How many times have you had someone approach you saying they heard 'this' or 'that'; something that takes you by surprise or possibly saddens you? It's easy to overhear a conversation that you weren't actually part of, hear only parts of the information being shared, and then find yourself sharing what you 'thought' you heard. We all do it; perhaps not intentionally, but we have done it. There are dangers, though, to speaking too soon.
When we only have half of the real information - sharing assumptions can be misconstrued as gossip. In our eagerness to help others (often times asking people to pray), the old game of 'telephone' (symbolized with a tin can and a long string) can be started. We all know what happens then. The more times a phrase is repeated it is inadvertently changed ever so slightly with each re-sharing. We could be doing others more harm than good by speaking too soon. Suddenly, someone who said they were hoping to start a family (some day) is now expecting twins. Someone, who is going in for tests has already been diagnosed by those who overheard a conversation. The proverbial train can now start to derail. Someone hears something (maybe incorrectly, maybe indirectly) and now in an effort to show support sends a sympathy or encouragement card. Their intentions were good, but now the person receiving it may or may not be ready to discuss something that they thought was still somewhat private.
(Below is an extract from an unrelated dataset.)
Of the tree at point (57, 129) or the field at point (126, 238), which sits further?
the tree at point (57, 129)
Perhaps there is no clear, defined moral to this story other than for the sake of others we should always remember to listen twice and speak once, preferably when we know for a fact that it's o.k. to share people's stories. Prayer is a beautiful, compassionate, and powerful thing to do - but we should be sure of exactly what we are actually praying for. God is busy - wouldn't it be best to give him the most accurate information in our prayers that we can?